* [WHAT IS BEING ASKED]: Write out, character for character, the line containing "From the camera lens, how" and all lines after it up to the end of the listing.
---
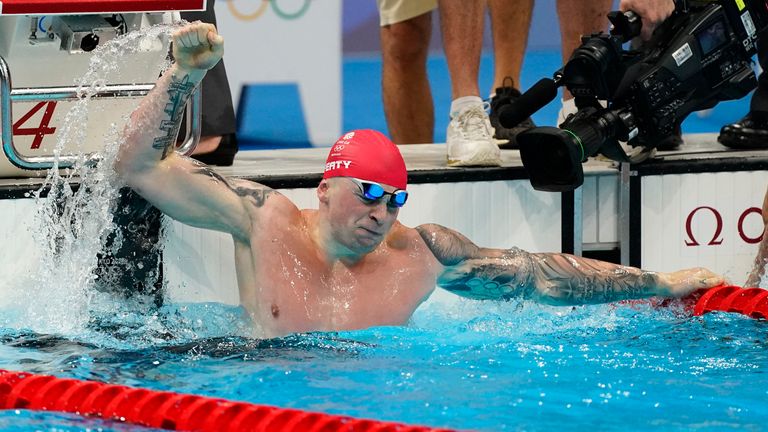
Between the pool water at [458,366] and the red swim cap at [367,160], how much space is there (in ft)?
1.44

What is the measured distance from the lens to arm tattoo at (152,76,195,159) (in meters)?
3.28

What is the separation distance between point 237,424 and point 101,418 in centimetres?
32

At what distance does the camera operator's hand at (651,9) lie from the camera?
3.92m

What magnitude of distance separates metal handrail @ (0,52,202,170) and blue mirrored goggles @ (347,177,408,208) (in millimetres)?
622

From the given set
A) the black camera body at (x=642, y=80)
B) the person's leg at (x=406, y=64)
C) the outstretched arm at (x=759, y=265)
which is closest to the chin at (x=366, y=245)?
the black camera body at (x=642, y=80)

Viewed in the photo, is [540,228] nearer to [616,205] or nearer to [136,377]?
[616,205]

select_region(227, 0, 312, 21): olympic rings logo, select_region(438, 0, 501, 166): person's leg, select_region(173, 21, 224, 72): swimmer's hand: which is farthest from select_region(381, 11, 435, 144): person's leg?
select_region(227, 0, 312, 21): olympic rings logo

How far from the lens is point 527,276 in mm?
3590

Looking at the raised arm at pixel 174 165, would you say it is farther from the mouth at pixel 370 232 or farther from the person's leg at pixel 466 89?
the person's leg at pixel 466 89

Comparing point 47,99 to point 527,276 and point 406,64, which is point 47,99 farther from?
point 406,64

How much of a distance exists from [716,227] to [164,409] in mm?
2396

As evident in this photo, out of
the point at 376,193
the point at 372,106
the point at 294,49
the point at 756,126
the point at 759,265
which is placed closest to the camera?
the point at 376,193

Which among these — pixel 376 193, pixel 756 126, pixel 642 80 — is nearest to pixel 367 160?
pixel 376 193

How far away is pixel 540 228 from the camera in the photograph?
4.25 meters
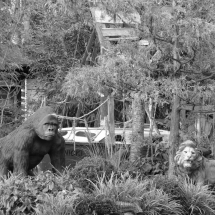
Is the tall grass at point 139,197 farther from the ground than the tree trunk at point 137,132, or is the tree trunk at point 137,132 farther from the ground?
the tree trunk at point 137,132

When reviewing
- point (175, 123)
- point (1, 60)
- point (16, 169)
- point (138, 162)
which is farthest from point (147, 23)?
point (1, 60)

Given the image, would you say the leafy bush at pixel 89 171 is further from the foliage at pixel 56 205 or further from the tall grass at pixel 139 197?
the foliage at pixel 56 205

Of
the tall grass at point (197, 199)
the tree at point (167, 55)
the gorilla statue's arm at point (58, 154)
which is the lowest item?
the tall grass at point (197, 199)

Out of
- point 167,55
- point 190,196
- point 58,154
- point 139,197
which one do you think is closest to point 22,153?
point 58,154

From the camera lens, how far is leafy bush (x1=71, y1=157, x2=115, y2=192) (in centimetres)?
583

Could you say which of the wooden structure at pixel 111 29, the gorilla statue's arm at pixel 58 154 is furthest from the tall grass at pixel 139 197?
the wooden structure at pixel 111 29

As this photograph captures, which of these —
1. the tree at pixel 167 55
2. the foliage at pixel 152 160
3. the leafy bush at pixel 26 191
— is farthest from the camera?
the foliage at pixel 152 160

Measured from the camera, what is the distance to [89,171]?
6.23 metres

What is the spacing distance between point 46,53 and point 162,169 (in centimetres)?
525

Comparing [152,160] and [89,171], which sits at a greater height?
[89,171]

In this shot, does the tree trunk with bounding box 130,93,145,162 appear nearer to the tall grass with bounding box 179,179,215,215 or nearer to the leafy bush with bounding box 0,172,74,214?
the tall grass with bounding box 179,179,215,215

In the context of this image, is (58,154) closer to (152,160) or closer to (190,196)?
(190,196)

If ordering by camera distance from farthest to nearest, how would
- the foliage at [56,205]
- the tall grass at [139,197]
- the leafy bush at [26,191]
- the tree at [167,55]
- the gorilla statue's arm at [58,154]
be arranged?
the gorilla statue's arm at [58,154]
the tree at [167,55]
the tall grass at [139,197]
the leafy bush at [26,191]
the foliage at [56,205]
---
* [COMPLETED EXERCISE]:
From the camera lens, how far is leafy bush (x1=71, y1=157, x2=115, y2=192) (in centimetres)?
583

Could you say which of the wooden structure at pixel 111 29, the gorilla statue's arm at pixel 58 154 is furthest from the tall grass at pixel 139 197?
the wooden structure at pixel 111 29

As this photograph captures, which of these —
1. the tree at pixel 167 55
2. the foliage at pixel 152 160
3. the leafy bush at pixel 26 191
— is farthest from the camera?
the foliage at pixel 152 160

Measured from the camera, what is the distance to [89,171]?
6.23 metres

What is the spacing distance between point 46,53 and point 162,169 (in centimetres)?
525

Comparing [152,160] and [89,171], which sits at a greater height?
[89,171]

In this shot, does the tree trunk with bounding box 130,93,145,162 appear nearer to the tall grass with bounding box 179,179,215,215 or nearer to the leafy bush with bounding box 0,172,74,214?
the tall grass with bounding box 179,179,215,215

In the context of this image, is (58,154) closer to (152,160) or closer to (190,196)?
(190,196)

If ordering by camera distance from farthest to nearest, how would
- the foliage at [56,205]
- the tall grass at [139,197]
- the leafy bush at [26,191]
- the tree at [167,55]
- the gorilla statue's arm at [58,154]
be arranged?
the gorilla statue's arm at [58,154]
the tree at [167,55]
the tall grass at [139,197]
the leafy bush at [26,191]
the foliage at [56,205]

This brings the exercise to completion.